* _Instruction_: Transcribe every record that appears below, exactly and in full.

----------------

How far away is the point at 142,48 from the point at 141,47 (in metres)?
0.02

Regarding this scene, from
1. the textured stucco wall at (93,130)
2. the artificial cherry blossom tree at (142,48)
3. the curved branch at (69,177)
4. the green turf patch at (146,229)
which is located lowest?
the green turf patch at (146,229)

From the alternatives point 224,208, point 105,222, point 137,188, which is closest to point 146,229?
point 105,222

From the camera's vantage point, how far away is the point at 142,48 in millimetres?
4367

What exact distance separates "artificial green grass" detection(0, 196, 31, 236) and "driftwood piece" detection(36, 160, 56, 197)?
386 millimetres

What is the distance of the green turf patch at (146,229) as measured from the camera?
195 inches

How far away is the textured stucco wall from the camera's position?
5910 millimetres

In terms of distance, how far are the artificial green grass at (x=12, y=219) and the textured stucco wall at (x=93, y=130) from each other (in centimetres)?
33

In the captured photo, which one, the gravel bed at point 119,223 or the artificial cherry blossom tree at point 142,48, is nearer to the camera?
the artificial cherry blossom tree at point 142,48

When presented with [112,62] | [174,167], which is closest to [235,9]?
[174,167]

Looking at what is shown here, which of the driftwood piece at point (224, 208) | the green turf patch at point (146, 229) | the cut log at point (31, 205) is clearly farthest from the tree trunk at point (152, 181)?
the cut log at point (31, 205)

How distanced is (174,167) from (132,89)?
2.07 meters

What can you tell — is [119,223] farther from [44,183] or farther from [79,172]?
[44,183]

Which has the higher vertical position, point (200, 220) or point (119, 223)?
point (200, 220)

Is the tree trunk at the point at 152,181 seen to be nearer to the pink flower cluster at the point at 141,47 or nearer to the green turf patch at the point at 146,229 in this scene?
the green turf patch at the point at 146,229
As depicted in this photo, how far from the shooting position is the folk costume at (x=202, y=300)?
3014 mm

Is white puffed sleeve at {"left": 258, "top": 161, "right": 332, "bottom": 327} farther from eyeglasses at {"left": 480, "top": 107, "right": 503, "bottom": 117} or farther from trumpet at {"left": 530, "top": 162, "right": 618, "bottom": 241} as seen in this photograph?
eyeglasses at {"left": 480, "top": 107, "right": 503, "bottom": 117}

----------------

* _Output_:
How far away is the point at 142,48 from the point at 141,47 (in metres)?
0.02

Regarding this scene, from
1. the textured stucco wall at (93,130)
2. the artificial cherry blossom tree at (142,48)
3. the curved branch at (69,177)
4. the green turf patch at (146,229)
which is located lowest?
the green turf patch at (146,229)

From the alternatives point 224,208, point 105,222, point 137,188, which is closest to point 146,229?
point 105,222

From the camera's vantage point, how far away is the point at 142,48 in millimetres?
4367

What exact distance separates "artificial green grass" detection(0, 196, 31, 236) and "driftwood piece" detection(36, 160, 56, 197)?
386 millimetres

What is the distance of the green turf patch at (146,229) as measured from the camera?
195 inches

How far away is the textured stucco wall from the camera's position?
5910 millimetres

In terms of distance, how far are the artificial green grass at (x=12, y=219) and the textured stucco wall at (x=93, y=130) from each other (in centimetres)?
33

In the captured photo, which one, the gravel bed at point 119,223 or the artificial cherry blossom tree at point 142,48, is nearer to the camera?
the artificial cherry blossom tree at point 142,48

When presented with [112,62] | [174,167], which is closest to [235,9]?
[174,167]

Looking at what is shown here, which of the driftwood piece at point (224, 208) | the green turf patch at point (146, 229) | the cut log at point (31, 205) is clearly farthest from the tree trunk at point (152, 181)?
the cut log at point (31, 205)

How distanced is (174,167) from (132,89)?
2.07 meters

What can you tell — is [119,223] farther from [44,183] or farther from [79,172]?
[44,183]

Which has the higher vertical position, point (200, 220) or point (119, 223)?
point (200, 220)

Is the tree trunk at the point at 152,181 seen to be nearer to the pink flower cluster at the point at 141,47 or nearer to the green turf patch at the point at 146,229 in this scene?
the green turf patch at the point at 146,229
As depicted in this photo, how far from the shooting position is the folk costume at (x=202, y=300)?
3014 mm

Is white puffed sleeve at {"left": 258, "top": 161, "right": 332, "bottom": 327} farther from eyeglasses at {"left": 480, "top": 107, "right": 503, "bottom": 117} or farther from trumpet at {"left": 530, "top": 162, "right": 618, "bottom": 241} as seen in this photograph?
eyeglasses at {"left": 480, "top": 107, "right": 503, "bottom": 117}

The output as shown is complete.